*OBJECTIVE A*.
In the WiFi standards text, from "- 1999–802.11b and" to "of 802.11b instead.", swap "home users" for "households" and write out that span.
*OBJECTIVE B*.
Answer these questions from the WiFi standards text:
(i) What maximum speed did the initial 1997 standard support?
(ii) What product did Apple introduce for its iBook laptop in 1999?
(iii) Which update is commonly called ‘WiFi 4’?
*OBJECTIVE C*.
Decide whether each statement agrees with the WiFi standards text, and quote the words that settle it:
(i) The 802.11ac update ran on the 5 GHz band.
(ii) The first 802.11 products reached the market in 1997.
(iii) The WiFi Alliance began simplifying standard names in 2008.

*TEXT PASSAGE*.
+ + + + + + +

The idea of wireless computer networking originated in the late 1960s, but it was not until the 1980s that the technology became feasible for commercial applications with mobile digital networks. But they were expensive and used mostly by public safety services.
Over the past 25 years, there have been at least eight different WiFi standards introduced. The basic “802.11” naming system remains, but the WiFi Alliance also began to simplify the names with terms such as “WiFi 4” in 2008. Here’s a brief look at them, showing the standard timeline.
- 1997–802.11 — This initial standard supported a maximum speed of 2Mbps and used the 2.4GHz spectrum.
- 1999–802.11b and 802.11a — These updates to the initial standard increased the maximum speed to 11 Mbps and was the first widely adopted WiFi standard among home users. Later that year, speed increased to 54Mbps in the 5Ghz band but wasn’t widely used in home networks due to the adoption of 802.11b instead.
- 2003–802.11g — This WiFi update allowed up to 54Mbps on the 2.4GHz band and became widely adopted in homes and businesses.
- 2008–802.11n — With this big update to 802.11, commonly called ‘WiFi 4,’ the maximum speed increased to a theoretical 600Mbps on either the 2.4GHz or 5GHz bands.
- 2014–802.11ac — The ‘WiFi 5’ update supported a range of speeds from 433 to 1100Mbps on the 5 GHz band.
- 2019/2020–802.11ax — ‘WiFi 6’ and ‘WiFi 6E’ yet increased speeds to 600 to 9608Mbps data rates on the 2.4, 5 or even 6GHz bands.
- TBD — 802.11be — ‘WiFi 7’ is right around the corner and promises 40Gbps data rate under ideal conditions.
Despite the 802.11 standard’s debut in 1997, it wasn’t until 1999 that the first 802.11 products became available on the market. The company that initially pushed WiFi into the mainstream the most was Apple by introducing their WiFi product, AirPort, for its iBook laptop in 1999. Their entrepreneurial and innovative approach with wireless at the core of their business plan has lead to their success today. And Apple as a major player in the smart home world.
I want to make a quick comment here regarding the ‘under ideal conditions’ statement above. Or maybe it’s a disclaimer. There are a LOT of factors that will adversely affect your WiFi throughput. All the speeds listed above are best case. As I’ve addressed in a recent post ‘Why Does My Home WiFi Stink?’ the factors that bottleneck your WiFi can range from fish tanks to home construction to your mobile device.

+ + + + + + +

*ENTRIES SUPPLIED*.
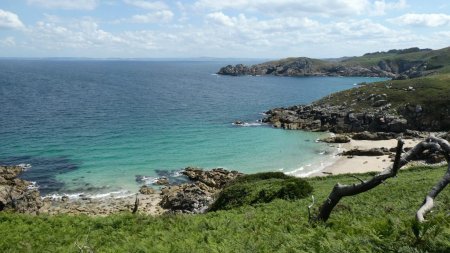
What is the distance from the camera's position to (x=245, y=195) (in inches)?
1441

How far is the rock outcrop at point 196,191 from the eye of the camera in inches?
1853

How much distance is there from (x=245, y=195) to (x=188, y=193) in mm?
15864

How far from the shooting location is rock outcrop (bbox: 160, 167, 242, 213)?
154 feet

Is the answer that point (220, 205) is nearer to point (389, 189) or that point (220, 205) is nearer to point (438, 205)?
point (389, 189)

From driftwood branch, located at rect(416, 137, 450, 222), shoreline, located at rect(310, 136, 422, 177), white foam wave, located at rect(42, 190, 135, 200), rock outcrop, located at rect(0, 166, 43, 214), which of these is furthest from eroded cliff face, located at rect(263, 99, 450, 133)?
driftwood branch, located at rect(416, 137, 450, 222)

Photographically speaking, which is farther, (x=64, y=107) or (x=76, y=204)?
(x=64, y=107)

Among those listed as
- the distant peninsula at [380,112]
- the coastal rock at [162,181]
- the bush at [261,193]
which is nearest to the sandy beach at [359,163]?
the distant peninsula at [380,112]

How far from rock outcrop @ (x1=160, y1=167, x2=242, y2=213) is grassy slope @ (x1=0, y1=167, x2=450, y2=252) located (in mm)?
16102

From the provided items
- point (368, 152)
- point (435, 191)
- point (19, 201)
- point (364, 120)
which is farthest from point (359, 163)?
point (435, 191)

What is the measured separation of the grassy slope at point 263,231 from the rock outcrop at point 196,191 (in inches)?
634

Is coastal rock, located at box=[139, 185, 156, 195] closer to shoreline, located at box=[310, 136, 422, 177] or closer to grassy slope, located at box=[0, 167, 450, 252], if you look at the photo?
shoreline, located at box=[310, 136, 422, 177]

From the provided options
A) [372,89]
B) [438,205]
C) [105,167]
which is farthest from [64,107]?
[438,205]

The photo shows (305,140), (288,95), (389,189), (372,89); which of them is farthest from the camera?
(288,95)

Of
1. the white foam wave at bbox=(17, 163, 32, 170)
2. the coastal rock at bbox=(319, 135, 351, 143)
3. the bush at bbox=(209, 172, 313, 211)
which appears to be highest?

+ + + + + + +

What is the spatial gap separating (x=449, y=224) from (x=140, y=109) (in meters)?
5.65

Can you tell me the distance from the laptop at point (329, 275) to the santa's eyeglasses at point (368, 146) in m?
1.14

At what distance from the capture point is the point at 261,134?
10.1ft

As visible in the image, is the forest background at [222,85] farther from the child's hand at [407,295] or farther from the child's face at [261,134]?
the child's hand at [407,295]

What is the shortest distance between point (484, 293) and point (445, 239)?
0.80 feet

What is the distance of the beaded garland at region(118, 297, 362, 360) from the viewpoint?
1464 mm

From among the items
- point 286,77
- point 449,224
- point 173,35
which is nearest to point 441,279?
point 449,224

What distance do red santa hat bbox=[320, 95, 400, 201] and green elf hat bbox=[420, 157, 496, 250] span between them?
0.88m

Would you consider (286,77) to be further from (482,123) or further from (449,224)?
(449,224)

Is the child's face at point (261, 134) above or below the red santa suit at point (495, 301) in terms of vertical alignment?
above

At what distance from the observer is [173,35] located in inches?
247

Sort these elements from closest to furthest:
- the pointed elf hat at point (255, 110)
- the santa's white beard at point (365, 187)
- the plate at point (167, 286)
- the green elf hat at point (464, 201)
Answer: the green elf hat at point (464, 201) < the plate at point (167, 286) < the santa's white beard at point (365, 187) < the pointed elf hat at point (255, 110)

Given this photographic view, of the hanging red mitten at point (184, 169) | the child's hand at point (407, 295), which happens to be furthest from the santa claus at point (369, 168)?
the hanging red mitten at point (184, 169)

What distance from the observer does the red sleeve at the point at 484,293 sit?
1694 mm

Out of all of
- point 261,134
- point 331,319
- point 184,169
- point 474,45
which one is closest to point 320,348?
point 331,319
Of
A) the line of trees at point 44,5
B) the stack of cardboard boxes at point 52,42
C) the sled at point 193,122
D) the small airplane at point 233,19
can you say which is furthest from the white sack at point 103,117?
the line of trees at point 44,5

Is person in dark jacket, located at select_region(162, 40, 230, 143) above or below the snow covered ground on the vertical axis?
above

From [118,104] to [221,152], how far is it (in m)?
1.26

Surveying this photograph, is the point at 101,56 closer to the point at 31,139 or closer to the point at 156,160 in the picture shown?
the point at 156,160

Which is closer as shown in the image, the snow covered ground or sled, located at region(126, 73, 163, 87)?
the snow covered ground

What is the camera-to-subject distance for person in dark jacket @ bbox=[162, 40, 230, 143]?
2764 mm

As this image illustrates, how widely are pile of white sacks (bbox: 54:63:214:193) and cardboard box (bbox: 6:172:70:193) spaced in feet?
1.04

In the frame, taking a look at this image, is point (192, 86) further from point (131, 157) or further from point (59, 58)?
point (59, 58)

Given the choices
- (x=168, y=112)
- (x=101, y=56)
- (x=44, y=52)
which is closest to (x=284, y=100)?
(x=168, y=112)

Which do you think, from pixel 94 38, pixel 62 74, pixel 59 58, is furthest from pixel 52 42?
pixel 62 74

+ + + + + + +

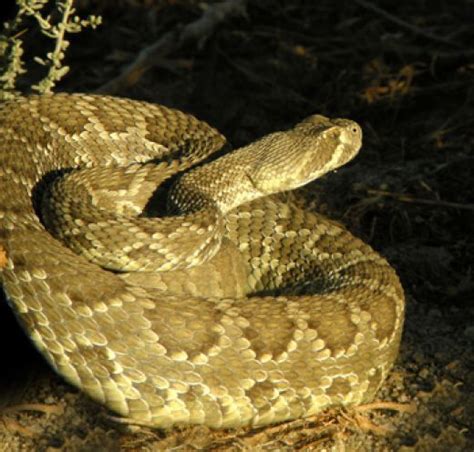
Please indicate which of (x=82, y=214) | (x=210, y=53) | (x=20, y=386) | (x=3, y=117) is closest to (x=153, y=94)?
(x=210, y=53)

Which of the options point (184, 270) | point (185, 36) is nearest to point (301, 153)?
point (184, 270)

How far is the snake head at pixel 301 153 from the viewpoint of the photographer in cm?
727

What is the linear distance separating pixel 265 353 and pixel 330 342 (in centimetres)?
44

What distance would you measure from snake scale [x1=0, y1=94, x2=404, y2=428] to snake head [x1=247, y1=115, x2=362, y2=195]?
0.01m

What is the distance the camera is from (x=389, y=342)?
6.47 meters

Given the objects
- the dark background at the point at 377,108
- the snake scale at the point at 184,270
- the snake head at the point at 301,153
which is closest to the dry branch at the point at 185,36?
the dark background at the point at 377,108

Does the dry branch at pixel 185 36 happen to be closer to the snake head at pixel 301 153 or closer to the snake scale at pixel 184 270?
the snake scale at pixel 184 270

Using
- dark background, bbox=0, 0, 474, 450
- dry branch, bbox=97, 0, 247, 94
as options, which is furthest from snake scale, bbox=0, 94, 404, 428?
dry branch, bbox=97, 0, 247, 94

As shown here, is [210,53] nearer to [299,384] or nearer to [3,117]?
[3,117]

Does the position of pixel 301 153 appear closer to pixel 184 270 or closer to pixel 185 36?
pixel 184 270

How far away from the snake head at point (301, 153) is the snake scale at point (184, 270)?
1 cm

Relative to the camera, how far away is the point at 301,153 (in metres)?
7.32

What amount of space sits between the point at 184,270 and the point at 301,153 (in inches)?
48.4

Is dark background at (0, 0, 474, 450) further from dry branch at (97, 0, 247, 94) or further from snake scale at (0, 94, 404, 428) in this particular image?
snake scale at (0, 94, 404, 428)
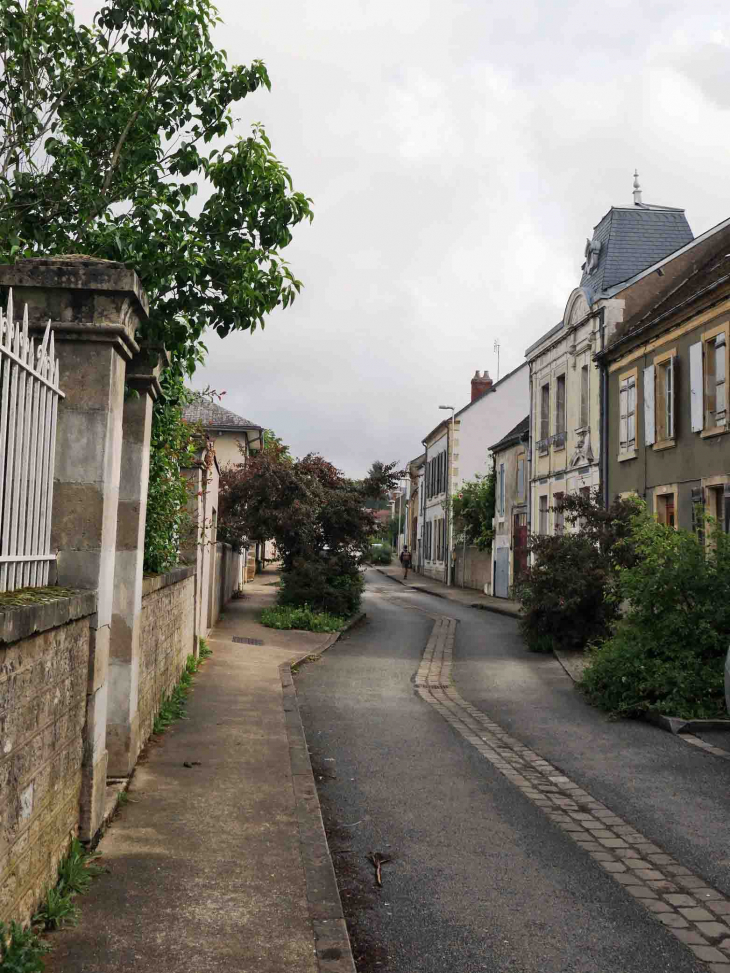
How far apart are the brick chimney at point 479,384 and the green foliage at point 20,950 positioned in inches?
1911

+ + + + + + +

*TASK RESULT A*.
- 1999–802.11b and 802.11a — These updates to the initial standard increased the maximum speed to 11 Mbps and was the first widely adopted WiFi standard among households. Later that year, speed increased to 54Mbps in the 5Ghz band but wasn’t widely used in home networks due to the adoption of 802.11b instead.

*TASK RESULT B*.
(i) 2Mbps
(ii) AirPort
(iii) 802.11n

*TASK RESULT C*.
(i) Yes: "supported a range of speeds from 433 to 1100Mbps on the 5 GHz band"
(ii) No: "it wasn’t until 1999 that the first 802.11 products became available on the market"
(iii) Yes: "the WiFi Alliance also began to simplify the names with terms such as “WiFi 4” in 2008"